Menu

Mode Gelap

Fokus Keagamaan · 10 Jan 2022 14:30 WIB ·

Waspada !!! Sebagian Ponpes di Indonesia dikepung Predator dan Monster Anak


					Waspada !!! Sebagian Ponpes di Indonesia dikepung Predator dan Monster Anak Perbesar

FOKUS BERITA JAKARTA– Meningkatnya serangan persetubuan terhadap santriwati dilingkungan Pondok Pesantren (Ponpes) dan tempat-tempat ponrok pengajian dan beragam lembaga dan satuan pendidikan berasrama di Indonesia, membuktikan bahwa lembaga dan satuan pendidikan berlandaskan ke agamaan tidak lagi steril dari kekerasan seksual, dan tidak berlebihan pula bahwa sebagian dari PONPES dan tempat-tempat pengajian tersebut telah dikepung oleh para predator dan monster anak.

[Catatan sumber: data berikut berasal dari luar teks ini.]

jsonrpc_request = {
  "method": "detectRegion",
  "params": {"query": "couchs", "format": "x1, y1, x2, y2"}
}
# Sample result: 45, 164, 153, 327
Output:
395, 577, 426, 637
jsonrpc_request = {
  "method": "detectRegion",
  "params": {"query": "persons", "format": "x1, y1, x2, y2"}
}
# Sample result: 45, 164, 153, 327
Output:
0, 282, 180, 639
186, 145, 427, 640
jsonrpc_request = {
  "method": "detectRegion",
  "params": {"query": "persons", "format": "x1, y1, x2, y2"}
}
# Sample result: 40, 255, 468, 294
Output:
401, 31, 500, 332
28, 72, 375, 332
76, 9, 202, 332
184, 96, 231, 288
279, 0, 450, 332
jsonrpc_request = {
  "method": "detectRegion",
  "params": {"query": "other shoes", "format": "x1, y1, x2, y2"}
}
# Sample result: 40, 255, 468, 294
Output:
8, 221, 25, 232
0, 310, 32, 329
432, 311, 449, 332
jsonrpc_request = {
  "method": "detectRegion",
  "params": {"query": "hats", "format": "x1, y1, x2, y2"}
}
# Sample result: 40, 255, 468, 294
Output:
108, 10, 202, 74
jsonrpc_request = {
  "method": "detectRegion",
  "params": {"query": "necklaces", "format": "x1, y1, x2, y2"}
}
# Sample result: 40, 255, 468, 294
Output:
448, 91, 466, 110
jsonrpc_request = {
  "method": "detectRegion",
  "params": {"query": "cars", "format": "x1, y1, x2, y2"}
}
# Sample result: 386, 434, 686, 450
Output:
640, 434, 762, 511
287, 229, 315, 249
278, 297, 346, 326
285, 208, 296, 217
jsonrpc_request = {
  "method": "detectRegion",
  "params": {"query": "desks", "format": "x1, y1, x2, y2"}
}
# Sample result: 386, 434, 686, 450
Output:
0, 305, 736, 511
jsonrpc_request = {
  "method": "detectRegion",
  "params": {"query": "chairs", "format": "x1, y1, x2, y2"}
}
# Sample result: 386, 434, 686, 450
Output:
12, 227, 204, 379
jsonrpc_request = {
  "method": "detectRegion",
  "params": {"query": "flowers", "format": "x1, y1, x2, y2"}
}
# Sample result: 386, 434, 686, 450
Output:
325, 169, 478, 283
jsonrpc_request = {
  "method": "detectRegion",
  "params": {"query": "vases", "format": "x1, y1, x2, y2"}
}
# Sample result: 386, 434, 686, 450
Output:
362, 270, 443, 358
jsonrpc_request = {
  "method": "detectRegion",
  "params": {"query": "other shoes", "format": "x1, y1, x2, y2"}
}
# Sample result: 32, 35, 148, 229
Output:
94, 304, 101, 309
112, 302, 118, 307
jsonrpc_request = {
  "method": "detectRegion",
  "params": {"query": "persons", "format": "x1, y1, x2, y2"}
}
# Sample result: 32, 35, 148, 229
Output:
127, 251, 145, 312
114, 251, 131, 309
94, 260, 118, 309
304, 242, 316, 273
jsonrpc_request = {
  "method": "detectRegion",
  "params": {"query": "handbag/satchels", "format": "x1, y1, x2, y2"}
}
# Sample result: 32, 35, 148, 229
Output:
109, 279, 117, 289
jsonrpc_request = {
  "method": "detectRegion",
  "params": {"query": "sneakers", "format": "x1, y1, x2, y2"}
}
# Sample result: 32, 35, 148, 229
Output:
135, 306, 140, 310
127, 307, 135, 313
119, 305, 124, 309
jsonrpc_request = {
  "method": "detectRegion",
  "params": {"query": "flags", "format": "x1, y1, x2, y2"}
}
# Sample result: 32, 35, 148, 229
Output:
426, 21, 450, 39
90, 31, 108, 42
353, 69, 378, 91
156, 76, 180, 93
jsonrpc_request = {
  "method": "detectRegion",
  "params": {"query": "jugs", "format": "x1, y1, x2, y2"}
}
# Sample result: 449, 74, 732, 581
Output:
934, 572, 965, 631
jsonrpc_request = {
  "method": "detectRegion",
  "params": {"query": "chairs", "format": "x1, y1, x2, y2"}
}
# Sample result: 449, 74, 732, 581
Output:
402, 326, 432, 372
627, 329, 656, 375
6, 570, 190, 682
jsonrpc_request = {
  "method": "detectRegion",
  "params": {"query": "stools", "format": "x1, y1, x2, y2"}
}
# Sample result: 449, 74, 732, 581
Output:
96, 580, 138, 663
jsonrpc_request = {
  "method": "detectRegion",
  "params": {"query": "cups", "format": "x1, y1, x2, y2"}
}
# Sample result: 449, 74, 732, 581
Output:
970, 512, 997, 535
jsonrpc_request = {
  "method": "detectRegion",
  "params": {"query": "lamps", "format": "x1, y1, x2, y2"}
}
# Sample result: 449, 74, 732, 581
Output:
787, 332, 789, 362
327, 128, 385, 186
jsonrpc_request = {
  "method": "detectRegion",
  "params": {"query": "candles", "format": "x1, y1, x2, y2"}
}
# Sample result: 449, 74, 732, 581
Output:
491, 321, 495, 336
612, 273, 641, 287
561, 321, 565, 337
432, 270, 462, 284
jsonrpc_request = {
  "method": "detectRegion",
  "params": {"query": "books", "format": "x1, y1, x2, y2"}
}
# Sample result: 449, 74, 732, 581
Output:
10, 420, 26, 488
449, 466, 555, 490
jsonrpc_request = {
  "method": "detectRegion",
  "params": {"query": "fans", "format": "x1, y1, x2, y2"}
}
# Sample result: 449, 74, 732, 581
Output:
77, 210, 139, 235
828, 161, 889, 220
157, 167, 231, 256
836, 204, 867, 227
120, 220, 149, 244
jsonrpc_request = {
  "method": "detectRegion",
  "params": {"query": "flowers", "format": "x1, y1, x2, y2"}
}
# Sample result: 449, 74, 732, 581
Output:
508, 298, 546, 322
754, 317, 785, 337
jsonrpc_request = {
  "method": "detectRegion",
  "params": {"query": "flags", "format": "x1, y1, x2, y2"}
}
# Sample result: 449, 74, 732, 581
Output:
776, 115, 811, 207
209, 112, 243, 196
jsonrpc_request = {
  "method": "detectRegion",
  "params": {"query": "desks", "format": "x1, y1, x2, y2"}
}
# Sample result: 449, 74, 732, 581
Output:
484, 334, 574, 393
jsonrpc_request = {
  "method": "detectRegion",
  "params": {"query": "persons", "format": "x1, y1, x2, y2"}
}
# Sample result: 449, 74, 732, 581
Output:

Demikian disampaikan Arist Merdeka Sirait Ketua Umum Komnas Perlindungan Anak hari ini Sabtu 8/01/2022 kepada sejumlah media setelah menelusuri peristiwa dan kasus-kasus kejahatan seksual yang terjadi di lingkungan ponpes dan pondok-pondok pengajian yang berlandaskan agama dan non -agama anak di beberapa daerah kepada sejumlah media di Kantornya di Jakarta Sabtu 08/1/22.

Lebih lanjut Arist menjelaskan bahwa situasi ini didukung oleh fakta dan kejadian yang terkonfirmasi.

Sepanjang akhir Desember 2021, Komnas perlindungan Anak sebagai lembaga independen yang bergerak di bidang advokasi dan pembelaan serta perlindungan Anak Indonesia mencatat 12 kasus dan peristiwa kejahatan seksual terhadap anak yang dilakukan sebagian oknum pengelola maupun guru pesantren dan guru ngaji dari pondok pesantren dan tempat-tempat pengajian dan satuan kembaga pendidikan berasrama.

Belum reda dari ingatan kita, sebuah kasus di Bandung di awal Desember 2021, seorang oknum guru pesantren FG (42) melakukan serangan persetubuan terhadap 21 santriwati selama 2 tahun Mengakibatkan 21 korban melahirkan bayi bahkan ada yang sampai melahirkan dua kali.

Peristiwa ini membuat masyarakat resah dan ada yang meminta pelaku agar dihukum seumur hidup dan kebiri bahkan secara emosial ada juga yng meminta pelaku dihukum mati.

Itulah berbagai ragam kemarahan dan murka masyarakat terhadap kasus ini. Banyak masyarakat tidak menduga peristiwa ini terjadi.

Belum lagi usai perkara Rudapaksa ini ditangangi Pengadilan Negeri di Bandung, secara beruntun kasus yang serupa dengan berbeda jumlah korban juga terjadi di Garut. Seorang pengurus sekaligus pengajar atau guru mengaji disalah satu PONPES HA (52) melakukan Rudapaksa terhadap 11 santriwatinya.
Perbuatan itu dilakukan dilingkungan pondok bahkan dilakukan tempat sembayang yang sakral dan tempat mengajar pengajian.

Peristiwa yang sama juga terjadi dilingkungan pondok pesantren di Cilacap Jawa Tengah. Seorang oknum guru ngaji. GK (52) melakukan Rudapaksa yerhadap 4 santrinya hingga hamil.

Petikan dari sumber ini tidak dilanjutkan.